DATA SHOWN:

* Begin *

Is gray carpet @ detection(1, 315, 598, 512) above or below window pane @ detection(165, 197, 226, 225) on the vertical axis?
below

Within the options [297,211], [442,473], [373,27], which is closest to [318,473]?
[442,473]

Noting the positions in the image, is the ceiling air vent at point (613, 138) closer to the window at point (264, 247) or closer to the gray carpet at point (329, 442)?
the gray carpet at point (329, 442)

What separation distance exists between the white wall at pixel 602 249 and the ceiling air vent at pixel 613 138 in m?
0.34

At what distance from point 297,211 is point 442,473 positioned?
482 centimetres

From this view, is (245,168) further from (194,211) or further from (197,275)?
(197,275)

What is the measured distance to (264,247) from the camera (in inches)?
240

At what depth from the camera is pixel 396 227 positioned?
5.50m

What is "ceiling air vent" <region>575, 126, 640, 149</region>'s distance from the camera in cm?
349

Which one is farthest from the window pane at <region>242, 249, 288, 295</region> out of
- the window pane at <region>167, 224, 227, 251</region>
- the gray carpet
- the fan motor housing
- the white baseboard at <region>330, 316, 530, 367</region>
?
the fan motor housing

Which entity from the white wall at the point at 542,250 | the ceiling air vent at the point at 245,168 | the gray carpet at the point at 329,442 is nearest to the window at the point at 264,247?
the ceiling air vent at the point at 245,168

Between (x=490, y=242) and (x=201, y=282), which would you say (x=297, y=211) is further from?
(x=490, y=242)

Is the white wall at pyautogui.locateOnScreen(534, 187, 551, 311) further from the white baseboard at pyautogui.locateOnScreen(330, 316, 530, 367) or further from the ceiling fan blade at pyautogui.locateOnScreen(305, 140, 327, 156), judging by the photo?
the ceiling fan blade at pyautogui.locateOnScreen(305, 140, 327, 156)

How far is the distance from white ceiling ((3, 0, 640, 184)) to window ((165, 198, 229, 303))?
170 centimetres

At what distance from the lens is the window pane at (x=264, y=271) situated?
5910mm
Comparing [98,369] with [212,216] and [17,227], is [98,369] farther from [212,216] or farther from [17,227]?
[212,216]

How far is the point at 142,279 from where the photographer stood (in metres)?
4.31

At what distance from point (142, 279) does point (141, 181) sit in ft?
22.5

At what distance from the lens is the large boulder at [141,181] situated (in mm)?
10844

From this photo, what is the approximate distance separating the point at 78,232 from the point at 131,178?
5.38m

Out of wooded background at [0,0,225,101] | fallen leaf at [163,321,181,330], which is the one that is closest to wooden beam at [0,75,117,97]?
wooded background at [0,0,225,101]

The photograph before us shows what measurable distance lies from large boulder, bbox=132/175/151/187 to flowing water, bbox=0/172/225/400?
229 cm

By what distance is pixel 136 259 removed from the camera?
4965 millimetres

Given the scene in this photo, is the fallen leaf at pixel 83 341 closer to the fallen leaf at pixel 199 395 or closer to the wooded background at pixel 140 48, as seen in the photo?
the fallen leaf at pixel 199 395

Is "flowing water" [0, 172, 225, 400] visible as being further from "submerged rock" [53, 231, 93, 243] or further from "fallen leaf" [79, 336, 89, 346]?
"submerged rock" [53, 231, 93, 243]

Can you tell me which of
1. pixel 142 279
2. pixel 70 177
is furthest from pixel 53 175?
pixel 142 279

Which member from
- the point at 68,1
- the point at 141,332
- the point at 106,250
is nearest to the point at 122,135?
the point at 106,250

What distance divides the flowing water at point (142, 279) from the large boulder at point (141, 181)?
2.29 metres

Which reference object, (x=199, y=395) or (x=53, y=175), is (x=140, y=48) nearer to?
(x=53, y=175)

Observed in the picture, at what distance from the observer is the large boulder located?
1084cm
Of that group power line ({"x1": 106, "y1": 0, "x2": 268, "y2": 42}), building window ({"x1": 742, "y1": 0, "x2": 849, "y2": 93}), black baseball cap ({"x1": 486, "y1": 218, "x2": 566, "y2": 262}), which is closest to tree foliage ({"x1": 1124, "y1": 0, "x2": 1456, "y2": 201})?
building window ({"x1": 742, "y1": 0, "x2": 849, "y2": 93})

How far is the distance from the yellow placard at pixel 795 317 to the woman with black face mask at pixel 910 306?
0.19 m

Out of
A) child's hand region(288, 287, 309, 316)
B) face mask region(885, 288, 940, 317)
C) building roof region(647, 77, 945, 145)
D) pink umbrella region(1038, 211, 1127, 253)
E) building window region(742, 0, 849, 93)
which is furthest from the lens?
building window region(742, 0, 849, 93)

* End *

TASK GOAL: State how many lines of the material above contain the string "leaf", giving only the number.

ANSWER FOR THE TASK: 4